* START Page excerpt *
Richard Whitehead: And certainly, when I started
working in this space, I think every single PowerPoint
presentation I saw both internally and externally had at
least some reference to Skynet and a terminator. So yes. It's
not that not that far back.
Jason Baum: Yeah, no, it's not that far back. And I think
people are still still scared by it. I have a funny story that
I've told. Perhaps in the past, I'm trying to remember maybe
maybe not, of my mother actually keeps her Amazon name cannot be
said because it's actually in the room with me and we'll start
speaking. But we know what we're talking about. She puts it away.
She actually keeps it in a cabinet and when she wants to
use it, takes it out and plugs it in and then says the magic
words to turn it on because she's afraid of it listening to
her.
Richard Whitehead: That might be a legitimate fear. It's always
listening that it has to but yeah, I think I you know, I'm a
pragmatist. I don't fear artificial intelligence, but I
do occasionally have a sense of disappointment. You know, when
my door camera notifies me that there's a person outside and
it's it's clearly a dog. And, and also some, some shopping
recommendations. I get, you know, I I, if I were to buy an
item such as a dishwasher, I don't feel the need to be to
have somebody suggest that I buy a dishwasher for the next six
months. So I think people, you know, it's less fear, it's more
disappointment in what, what AI can bring to you based on some
of the some of the more obvious and commercial barons that are
out there.
Jason Baum: Yeah, so let's talk about what AI is. So I feel like
that's a good place to start. You heard the Gartner
definition, want to include that because I always feel like
having an academic of sorts definition is important to hear.
I've also heard someone very succinctly put it that AI,
artificial intelligence is simply the problem. And then
once it's solved, it's no longer AI, which I think is a
fascinating way to look at it. I'm curious how you would define
it.
Richard Whitehead: So much. So I definitions a little broader. To
go back to the specific definition, the garden
definition, which is actually evolved into that definition.
* END Page excerpt *
* START Data supplied *
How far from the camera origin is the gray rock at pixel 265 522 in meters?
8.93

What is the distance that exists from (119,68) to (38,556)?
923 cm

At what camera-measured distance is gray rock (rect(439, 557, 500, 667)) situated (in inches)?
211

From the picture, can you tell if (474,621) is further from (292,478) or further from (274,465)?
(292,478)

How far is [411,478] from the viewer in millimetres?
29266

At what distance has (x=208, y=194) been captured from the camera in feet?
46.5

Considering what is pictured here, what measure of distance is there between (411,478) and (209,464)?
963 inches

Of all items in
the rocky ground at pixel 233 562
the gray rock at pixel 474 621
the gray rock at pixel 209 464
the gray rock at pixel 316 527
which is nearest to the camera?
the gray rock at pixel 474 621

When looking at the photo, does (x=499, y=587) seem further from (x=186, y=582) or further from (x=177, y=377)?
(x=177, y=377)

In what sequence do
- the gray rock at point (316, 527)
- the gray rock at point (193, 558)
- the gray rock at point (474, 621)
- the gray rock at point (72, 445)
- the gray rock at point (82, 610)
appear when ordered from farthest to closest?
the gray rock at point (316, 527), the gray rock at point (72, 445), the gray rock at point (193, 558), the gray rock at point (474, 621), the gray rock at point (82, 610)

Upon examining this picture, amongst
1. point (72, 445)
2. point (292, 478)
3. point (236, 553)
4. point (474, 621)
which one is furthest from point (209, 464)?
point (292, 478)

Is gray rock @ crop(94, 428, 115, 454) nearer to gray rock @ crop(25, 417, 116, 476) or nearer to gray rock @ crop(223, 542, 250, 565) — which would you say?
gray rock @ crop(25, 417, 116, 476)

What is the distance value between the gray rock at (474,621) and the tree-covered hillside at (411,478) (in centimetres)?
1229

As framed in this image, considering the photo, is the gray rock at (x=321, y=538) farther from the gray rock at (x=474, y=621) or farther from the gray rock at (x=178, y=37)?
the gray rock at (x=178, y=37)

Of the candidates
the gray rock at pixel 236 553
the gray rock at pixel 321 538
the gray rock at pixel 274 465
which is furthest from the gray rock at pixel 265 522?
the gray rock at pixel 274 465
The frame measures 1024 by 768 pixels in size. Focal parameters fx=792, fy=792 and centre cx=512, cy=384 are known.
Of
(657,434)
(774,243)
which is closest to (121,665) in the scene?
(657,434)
* END Data supplied *
In the conversation transcript, why does Jason Baum's mother keep her Amazon device in a cabinet?

She is afraid of it listening to her.